Note that multiple versions of CUDA toolkit can co-exist on the same machine, and the version can be easily switched by changing the `$PATH` and `$LD_LIBRARY_PATH` environment variables. 
So there is no need to worry about your machine's environment getting messed up.

:::

**Step4**: You can now start installing apex:
```bash
git clone https://github.com/NVIDIA/apex
cd apex
# if pip >= 23.1 (ref: https://pip.pypa.io/en/stable/news/#v23-1) which supports multiple `--config-settings` with the same key... 
pip install -v --disable-pip-version-check --no-cache-dir --no-build-isolation --config-settings "--build-option=--cpp_ext" --config-settings "--build-option=--cuda_ext" ./
# otherwise
pip install -v --disable-pip-version-check --no-cache-dir --no-build-isolation --global-option="--cpp_ext" --global-option="--cuda_ext" ./
```

*We strongly advise installing this package for optimal performance*. However, if you have difficulty installing this package, LLaMA2-Accessory can operate smoothly without it.
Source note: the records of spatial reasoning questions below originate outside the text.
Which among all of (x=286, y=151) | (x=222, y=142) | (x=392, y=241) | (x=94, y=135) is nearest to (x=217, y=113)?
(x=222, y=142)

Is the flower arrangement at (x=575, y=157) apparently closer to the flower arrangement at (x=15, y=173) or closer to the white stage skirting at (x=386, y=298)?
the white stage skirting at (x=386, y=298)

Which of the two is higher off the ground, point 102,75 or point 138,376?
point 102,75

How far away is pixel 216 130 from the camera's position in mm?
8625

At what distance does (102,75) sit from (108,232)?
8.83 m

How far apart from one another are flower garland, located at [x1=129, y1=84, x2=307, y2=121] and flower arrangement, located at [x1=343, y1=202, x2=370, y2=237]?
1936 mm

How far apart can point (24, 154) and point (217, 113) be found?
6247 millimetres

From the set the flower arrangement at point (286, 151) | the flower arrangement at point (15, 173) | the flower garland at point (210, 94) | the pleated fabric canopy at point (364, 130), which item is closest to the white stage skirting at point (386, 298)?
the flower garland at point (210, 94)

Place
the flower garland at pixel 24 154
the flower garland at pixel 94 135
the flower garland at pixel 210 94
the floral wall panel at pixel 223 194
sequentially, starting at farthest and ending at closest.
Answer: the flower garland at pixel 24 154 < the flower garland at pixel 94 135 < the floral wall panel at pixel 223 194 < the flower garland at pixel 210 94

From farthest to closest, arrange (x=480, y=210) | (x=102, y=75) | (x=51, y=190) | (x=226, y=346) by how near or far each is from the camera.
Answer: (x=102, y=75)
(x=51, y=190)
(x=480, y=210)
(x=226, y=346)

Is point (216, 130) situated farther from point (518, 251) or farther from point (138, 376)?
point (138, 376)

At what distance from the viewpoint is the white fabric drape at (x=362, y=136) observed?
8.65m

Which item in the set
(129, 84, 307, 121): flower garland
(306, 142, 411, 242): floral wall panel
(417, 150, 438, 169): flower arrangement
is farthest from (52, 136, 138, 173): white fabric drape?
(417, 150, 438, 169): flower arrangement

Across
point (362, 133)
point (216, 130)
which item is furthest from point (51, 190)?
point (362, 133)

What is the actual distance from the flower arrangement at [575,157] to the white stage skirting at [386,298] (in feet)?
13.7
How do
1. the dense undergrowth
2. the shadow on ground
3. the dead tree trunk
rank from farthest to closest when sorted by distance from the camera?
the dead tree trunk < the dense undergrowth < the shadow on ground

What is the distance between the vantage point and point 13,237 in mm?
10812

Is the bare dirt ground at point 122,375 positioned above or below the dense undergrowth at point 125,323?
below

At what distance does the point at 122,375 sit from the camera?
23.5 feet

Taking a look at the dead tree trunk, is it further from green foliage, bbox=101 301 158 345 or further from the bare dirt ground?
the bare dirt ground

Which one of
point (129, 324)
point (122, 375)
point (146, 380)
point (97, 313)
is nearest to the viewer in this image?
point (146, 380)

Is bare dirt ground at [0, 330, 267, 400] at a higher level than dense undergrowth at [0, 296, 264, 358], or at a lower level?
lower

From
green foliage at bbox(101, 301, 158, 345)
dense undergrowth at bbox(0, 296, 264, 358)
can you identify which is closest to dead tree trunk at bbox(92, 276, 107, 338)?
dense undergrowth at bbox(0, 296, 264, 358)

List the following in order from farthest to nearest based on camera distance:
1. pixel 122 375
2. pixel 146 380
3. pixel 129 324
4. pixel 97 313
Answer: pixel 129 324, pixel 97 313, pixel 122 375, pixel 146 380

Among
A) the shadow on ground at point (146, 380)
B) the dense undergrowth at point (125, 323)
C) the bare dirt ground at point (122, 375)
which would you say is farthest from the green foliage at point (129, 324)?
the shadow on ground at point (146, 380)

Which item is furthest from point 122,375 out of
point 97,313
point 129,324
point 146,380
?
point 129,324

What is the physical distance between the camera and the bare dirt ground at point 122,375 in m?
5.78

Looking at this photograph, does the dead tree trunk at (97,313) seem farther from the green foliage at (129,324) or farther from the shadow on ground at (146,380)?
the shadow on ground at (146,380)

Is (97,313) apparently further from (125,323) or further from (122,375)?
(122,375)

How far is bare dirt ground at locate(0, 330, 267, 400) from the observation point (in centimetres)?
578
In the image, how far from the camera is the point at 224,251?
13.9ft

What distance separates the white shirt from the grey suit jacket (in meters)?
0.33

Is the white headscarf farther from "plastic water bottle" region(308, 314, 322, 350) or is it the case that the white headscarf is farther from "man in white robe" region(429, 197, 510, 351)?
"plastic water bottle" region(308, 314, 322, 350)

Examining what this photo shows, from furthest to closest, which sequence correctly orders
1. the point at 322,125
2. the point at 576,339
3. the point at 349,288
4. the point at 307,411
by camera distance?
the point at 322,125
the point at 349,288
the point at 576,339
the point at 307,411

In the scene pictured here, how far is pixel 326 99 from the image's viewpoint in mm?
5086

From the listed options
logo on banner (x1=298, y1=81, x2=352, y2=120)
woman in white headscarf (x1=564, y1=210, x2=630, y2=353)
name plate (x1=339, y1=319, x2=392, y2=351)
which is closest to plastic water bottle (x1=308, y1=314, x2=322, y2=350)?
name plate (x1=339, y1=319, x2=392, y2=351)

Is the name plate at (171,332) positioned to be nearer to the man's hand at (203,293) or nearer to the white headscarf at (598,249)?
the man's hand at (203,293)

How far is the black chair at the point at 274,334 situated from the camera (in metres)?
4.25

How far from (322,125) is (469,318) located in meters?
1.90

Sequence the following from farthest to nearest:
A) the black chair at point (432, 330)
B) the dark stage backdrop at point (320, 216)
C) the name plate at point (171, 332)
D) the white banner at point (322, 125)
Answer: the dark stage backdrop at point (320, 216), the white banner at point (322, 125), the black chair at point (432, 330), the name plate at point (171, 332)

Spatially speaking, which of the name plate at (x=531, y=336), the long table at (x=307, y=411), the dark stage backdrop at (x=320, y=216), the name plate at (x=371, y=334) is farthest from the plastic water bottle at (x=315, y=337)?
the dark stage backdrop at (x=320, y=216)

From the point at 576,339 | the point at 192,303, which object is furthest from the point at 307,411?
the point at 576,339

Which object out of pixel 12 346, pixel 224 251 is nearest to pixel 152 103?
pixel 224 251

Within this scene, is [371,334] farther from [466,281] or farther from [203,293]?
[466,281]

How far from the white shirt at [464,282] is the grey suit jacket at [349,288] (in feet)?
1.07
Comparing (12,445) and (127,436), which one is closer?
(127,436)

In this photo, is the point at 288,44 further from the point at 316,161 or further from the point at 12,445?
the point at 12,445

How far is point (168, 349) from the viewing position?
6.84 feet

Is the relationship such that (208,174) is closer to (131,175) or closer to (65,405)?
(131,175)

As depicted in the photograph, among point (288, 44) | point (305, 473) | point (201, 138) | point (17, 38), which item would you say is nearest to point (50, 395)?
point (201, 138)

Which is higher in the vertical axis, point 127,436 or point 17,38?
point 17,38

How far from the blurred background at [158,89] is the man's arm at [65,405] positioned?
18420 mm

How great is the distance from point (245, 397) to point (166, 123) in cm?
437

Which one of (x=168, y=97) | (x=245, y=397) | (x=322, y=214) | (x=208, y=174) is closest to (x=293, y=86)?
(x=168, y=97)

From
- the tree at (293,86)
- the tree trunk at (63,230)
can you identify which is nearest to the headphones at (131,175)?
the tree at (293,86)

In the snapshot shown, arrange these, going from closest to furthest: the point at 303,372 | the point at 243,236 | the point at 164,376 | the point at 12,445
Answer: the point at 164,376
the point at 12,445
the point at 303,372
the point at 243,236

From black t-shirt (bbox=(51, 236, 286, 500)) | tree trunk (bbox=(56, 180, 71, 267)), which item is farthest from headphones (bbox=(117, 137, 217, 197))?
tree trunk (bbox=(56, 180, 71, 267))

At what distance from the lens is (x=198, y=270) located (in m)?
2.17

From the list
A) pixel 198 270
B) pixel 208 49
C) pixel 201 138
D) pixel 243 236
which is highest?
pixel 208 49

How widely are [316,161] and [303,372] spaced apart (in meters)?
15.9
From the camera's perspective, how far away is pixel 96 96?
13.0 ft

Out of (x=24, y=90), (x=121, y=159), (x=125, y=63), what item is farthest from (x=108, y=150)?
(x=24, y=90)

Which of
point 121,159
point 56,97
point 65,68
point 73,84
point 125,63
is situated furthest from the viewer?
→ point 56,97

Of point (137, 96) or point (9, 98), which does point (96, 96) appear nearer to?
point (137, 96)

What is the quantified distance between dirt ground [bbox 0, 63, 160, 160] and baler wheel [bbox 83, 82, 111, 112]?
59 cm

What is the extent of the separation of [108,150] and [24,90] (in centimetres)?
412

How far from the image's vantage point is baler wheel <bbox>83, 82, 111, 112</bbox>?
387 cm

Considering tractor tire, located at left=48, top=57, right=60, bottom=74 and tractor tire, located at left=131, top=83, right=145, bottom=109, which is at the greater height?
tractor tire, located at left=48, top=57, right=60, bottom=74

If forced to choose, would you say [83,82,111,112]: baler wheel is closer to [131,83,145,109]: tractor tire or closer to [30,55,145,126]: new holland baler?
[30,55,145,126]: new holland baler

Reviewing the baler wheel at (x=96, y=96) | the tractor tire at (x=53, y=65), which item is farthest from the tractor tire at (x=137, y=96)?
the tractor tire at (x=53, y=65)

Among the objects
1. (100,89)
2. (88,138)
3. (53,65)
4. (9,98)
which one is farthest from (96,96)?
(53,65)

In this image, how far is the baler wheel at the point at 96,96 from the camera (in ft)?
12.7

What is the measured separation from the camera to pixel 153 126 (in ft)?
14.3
## 4. Install LLaMA2-Accessory as Python Packege
After going through the previous steps, you can now use most of the functionalities provided by LLaMA2-Accessory, including pretraining, finetuning, etc. 
However, the usage is restricted by working directory. For example, it would be inconvenient to instantiate LLaMA2-Accessory models in other projects.
To solve this problem, you can install LLaMA2-Accessory into your python enviroment as a package:
```bash 
# bash
# go to the root path of the project
cd LLaMA2-Accessory
# install as package
pip install -e .
```
After this, you can invoke `import accessory` and `import SPHINX` anywhere in you machine, without the restriction of working directory.